ЗАДАНИЕ: Выведите дословно фрагмент записей от строки, содержащей «Starting from nearest», до строки, содержащей «Answer: the blue», включительно.

##### ЗАПИСИ ДЛЯ ОБРАБОТКИ

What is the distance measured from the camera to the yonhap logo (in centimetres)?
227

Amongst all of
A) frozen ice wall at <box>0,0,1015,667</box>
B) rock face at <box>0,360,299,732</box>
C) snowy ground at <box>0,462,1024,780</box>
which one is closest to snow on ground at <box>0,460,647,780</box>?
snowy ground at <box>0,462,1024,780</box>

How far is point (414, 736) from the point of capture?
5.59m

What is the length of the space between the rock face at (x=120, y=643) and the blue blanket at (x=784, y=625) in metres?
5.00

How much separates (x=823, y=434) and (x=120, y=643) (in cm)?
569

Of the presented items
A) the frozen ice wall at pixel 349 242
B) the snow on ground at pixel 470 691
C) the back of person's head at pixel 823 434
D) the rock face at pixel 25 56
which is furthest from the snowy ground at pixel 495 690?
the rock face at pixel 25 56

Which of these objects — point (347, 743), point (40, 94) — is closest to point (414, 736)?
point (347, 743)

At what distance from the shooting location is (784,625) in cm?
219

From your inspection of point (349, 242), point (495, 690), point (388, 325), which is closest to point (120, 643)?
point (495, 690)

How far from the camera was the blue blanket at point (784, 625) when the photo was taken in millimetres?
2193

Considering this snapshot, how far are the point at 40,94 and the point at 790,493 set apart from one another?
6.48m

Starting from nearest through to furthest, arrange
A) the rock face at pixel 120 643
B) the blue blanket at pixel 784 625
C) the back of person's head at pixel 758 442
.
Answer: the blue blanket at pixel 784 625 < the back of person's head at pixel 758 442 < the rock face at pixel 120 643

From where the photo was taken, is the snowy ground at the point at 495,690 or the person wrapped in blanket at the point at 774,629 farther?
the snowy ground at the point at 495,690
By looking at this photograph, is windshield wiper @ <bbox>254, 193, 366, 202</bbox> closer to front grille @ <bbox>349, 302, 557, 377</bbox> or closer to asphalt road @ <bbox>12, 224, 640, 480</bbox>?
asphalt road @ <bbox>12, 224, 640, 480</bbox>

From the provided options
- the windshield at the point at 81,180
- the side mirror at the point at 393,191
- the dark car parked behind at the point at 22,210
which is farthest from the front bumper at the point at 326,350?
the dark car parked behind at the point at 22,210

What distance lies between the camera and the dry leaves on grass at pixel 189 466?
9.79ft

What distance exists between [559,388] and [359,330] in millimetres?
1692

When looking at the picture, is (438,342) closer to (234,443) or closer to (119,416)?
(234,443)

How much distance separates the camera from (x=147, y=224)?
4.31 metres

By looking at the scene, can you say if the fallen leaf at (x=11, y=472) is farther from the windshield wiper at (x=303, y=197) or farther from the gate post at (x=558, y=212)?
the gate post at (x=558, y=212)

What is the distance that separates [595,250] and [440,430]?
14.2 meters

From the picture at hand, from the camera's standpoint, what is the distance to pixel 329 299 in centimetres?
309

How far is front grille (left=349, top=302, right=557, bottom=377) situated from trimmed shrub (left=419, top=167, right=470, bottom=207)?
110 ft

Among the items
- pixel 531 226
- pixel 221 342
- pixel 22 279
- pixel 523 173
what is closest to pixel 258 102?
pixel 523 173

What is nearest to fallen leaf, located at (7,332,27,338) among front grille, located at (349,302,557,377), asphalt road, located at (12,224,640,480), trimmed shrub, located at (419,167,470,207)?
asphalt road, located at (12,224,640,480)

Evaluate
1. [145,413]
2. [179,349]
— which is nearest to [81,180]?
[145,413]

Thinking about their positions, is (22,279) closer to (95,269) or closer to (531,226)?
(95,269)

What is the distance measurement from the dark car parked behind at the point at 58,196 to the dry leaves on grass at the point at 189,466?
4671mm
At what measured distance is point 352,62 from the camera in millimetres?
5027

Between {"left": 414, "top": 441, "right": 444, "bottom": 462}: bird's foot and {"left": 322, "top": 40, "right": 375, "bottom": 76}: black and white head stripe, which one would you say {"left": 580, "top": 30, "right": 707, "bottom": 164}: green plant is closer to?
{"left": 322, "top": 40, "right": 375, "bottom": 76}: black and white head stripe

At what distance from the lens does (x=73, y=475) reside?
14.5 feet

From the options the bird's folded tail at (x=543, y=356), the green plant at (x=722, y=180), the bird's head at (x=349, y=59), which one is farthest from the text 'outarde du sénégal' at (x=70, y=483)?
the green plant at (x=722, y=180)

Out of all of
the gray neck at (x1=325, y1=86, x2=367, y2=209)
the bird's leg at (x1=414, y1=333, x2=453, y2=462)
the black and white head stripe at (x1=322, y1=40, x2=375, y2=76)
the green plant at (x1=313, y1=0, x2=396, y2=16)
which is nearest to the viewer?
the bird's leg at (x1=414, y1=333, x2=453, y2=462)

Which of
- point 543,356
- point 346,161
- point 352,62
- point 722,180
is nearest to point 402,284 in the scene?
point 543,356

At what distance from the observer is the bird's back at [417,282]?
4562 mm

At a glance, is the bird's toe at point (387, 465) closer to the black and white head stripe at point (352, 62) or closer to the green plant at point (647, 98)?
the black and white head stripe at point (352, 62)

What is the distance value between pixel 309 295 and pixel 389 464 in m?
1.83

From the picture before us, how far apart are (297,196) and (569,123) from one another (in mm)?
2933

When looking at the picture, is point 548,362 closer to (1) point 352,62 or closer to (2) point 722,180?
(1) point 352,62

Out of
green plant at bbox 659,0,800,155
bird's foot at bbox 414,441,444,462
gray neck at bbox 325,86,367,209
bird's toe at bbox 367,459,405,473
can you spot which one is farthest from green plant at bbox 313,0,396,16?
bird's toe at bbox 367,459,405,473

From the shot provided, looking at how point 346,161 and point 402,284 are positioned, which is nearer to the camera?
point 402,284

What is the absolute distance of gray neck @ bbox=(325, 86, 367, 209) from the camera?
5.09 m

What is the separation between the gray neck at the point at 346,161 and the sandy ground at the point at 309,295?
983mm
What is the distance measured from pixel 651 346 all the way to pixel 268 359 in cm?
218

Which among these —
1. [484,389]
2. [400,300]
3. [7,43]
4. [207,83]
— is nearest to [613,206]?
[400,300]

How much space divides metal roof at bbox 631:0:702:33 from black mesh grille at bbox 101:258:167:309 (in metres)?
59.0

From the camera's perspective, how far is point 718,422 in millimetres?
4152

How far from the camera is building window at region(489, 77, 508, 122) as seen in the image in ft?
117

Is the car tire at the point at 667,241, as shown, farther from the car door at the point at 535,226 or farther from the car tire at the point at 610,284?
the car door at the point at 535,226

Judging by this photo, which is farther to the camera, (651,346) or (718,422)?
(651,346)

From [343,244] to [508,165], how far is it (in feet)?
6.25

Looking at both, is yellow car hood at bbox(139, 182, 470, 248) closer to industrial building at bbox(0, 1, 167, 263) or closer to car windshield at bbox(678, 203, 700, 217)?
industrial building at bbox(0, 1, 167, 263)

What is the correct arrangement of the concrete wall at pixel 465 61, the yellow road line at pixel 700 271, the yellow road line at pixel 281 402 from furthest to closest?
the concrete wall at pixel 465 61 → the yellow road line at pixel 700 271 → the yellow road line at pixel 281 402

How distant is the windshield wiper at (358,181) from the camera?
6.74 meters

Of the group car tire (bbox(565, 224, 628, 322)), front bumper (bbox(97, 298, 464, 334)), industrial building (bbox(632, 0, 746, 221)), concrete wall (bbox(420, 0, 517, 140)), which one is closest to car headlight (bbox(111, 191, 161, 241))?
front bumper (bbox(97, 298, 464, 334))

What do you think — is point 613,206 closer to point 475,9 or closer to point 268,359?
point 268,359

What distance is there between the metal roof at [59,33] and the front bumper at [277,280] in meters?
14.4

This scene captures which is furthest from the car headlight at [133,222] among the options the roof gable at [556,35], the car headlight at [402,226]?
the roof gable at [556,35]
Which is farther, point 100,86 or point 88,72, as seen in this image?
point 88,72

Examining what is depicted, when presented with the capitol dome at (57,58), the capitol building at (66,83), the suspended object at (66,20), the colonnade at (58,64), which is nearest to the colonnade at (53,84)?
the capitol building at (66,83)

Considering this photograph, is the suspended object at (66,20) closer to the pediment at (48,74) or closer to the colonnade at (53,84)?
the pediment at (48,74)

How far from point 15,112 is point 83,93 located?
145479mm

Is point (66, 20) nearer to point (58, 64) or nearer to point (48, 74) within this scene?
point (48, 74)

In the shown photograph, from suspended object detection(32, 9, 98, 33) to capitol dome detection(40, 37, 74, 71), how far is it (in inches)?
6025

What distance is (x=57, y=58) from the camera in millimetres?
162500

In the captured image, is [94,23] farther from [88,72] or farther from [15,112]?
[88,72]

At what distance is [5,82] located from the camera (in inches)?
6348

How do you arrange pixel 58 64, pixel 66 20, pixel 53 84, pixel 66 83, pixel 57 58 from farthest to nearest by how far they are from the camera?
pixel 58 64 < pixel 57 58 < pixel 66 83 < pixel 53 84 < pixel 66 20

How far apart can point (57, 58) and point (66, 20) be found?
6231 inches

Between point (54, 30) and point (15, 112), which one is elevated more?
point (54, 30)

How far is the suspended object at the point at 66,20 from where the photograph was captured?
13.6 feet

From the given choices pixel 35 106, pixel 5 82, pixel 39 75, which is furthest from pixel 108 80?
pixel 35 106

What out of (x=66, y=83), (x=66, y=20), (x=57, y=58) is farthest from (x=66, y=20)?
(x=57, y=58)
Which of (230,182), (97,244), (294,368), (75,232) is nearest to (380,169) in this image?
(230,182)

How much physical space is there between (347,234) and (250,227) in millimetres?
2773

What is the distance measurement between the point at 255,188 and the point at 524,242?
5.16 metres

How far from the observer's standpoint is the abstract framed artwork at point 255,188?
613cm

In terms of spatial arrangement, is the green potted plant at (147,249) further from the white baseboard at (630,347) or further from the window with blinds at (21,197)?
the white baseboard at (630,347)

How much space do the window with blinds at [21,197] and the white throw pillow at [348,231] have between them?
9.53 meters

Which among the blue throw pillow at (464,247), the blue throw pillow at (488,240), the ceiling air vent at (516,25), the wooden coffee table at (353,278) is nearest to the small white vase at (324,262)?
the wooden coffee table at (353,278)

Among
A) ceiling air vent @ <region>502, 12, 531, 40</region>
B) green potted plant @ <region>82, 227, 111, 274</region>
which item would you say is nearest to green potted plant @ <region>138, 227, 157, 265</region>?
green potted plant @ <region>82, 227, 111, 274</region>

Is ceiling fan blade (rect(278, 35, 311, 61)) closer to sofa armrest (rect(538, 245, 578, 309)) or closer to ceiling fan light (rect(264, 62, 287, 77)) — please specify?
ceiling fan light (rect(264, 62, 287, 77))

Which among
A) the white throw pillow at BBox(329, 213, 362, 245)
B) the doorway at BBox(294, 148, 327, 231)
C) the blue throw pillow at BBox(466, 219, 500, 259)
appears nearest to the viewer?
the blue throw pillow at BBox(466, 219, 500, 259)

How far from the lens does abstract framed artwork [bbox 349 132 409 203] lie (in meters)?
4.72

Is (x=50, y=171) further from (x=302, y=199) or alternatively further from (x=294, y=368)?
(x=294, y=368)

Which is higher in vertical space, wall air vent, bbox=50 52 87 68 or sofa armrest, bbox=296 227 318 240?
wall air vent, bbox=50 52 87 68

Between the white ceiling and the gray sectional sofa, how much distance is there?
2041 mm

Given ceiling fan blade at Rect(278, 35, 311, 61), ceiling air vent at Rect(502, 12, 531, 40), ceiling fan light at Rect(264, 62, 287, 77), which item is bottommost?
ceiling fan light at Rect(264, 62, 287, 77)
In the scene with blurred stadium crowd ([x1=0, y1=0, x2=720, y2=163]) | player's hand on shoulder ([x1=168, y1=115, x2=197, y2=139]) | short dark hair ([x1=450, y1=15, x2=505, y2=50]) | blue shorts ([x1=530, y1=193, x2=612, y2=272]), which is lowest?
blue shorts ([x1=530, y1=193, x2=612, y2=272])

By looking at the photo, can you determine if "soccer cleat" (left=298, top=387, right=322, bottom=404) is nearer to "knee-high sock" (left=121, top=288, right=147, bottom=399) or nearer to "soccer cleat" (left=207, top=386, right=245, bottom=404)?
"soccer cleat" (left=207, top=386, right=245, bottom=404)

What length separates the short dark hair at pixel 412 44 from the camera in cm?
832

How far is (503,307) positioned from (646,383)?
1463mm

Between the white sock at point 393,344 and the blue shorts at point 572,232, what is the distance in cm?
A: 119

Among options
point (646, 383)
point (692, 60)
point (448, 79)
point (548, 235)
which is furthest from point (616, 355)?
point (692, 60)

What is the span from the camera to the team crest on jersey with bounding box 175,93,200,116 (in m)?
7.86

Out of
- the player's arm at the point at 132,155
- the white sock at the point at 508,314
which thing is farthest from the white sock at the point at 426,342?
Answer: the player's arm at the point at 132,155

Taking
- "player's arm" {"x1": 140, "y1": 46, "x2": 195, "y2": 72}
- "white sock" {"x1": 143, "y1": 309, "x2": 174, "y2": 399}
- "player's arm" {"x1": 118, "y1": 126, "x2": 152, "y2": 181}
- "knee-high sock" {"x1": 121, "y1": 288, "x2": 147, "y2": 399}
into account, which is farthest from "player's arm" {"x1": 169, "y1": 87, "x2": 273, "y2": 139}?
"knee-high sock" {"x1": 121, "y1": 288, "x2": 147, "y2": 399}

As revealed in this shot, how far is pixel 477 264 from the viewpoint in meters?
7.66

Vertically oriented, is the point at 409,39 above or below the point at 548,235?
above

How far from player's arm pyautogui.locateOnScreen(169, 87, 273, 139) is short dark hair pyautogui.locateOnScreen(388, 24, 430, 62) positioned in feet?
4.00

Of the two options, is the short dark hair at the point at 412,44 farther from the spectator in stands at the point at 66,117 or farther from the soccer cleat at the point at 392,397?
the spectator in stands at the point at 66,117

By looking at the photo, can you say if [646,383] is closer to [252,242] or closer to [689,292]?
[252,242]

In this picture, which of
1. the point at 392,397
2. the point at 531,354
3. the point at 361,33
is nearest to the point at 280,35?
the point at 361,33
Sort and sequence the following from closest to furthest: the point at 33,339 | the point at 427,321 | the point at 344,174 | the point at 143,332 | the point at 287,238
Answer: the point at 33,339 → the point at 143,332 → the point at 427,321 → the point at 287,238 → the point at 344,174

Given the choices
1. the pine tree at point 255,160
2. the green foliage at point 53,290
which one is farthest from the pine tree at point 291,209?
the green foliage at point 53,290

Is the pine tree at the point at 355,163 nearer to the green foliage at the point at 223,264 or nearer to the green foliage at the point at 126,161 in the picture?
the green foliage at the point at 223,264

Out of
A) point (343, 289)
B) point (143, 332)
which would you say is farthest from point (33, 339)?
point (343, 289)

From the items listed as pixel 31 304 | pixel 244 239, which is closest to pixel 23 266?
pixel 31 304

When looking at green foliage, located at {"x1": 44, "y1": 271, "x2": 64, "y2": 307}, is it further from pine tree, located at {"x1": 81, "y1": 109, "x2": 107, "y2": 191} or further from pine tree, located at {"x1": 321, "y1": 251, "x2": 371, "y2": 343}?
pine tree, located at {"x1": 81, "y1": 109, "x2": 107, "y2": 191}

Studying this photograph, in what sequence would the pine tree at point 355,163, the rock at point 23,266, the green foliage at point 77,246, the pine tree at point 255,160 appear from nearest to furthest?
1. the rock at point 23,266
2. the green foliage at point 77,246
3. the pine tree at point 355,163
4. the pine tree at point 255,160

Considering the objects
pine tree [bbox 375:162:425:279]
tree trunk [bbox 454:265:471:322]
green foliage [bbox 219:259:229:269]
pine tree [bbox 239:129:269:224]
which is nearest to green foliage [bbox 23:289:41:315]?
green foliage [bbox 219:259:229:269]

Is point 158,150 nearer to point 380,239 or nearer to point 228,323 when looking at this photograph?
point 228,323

##########

РЕШЕНИЕ ЗАДАНИЯ:
Starting from nearest through to furthest, arrange
A) the rock face at pixel 120 643
B) the blue blanket at pixel 784 625
C) the back of person's head at pixel 758 442
.
Answer: the blue blanket at pixel 784 625 < the back of person's head at pixel 758 442 < the rock face at pixel 120 643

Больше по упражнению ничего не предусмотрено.